Start Dataset rows

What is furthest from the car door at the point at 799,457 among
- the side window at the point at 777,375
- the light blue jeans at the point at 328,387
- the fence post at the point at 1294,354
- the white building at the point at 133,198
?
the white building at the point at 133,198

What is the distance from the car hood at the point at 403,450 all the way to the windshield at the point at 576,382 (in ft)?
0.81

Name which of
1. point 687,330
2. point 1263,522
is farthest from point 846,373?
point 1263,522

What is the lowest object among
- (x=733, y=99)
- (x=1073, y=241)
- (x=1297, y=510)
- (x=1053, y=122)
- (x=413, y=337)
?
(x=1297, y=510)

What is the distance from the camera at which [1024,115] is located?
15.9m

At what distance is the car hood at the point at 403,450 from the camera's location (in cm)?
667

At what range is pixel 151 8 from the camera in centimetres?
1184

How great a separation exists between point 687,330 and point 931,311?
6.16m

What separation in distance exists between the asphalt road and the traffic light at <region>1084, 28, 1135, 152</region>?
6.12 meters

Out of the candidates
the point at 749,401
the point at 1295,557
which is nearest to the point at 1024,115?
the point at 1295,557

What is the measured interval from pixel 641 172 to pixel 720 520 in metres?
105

End Dataset rows

• **Aim of the task**
Convert every line of the items above into a Markdown table with the columns Row and Item text. Number the rows in order and omit the blank lines.

• **Output for this task**
| Row | Item text |
|---|---|
| 1 | What is furthest from the car door at the point at 799,457 among |
| 2 | - the side window at the point at 777,375 |
| 3 | - the light blue jeans at the point at 328,387 |
| 4 | - the fence post at the point at 1294,354 |
| 5 | - the white building at the point at 133,198 |
| 6 | ? |
| 7 | the white building at the point at 133,198 |
| 8 | What is the distance from the car hood at the point at 403,450 all the way to the windshield at the point at 576,382 (in ft)? |
| 9 | 0.81 |
| 10 | Name which of |
| 11 | 1. point 687,330 |
| 12 | 2. point 1263,522 |
| 13 | is farthest from point 846,373? |
| 14 | point 1263,522 |
| 15 | What is the lowest object among |
| 16 | - (x=733, y=99) |
| 17 | - (x=1073, y=241) |
| 18 | - (x=1297, y=510) |
| 19 | - (x=1053, y=122) |
| 20 | - (x=413, y=337) |
| 21 | ? |
| 22 | (x=1297, y=510) |
| 23 | What is the distance from the camera at which [1024,115] is located? |
| 24 | 15.9m |
| 25 | At what distance is the car hood at the point at 403,450 from the camera's location (in cm)? |
| 26 | 667 |
| 27 | At what range is pixel 151 8 from the camera in centimetres? |
| 28 | 1184 |
| 29 | How great a separation exists between point 687,330 and point 931,311? |
| 30 | 6.16m |
| 31 | What separation in distance exists between the asphalt road and the traffic light at <region>1084, 28, 1135, 152</region>? |
| 32 | 6.12 meters |
| 33 | Out of the candidates |
| 34 | the point at 749,401 |
| 35 | the point at 1295,557 |
| 36 | which is nearest to the point at 1024,115? |
| 37 | the point at 1295,557 |
| 38 | What is the measured interval from pixel 641 172 to pixel 720 520 in metres? |
| 39 | 105 |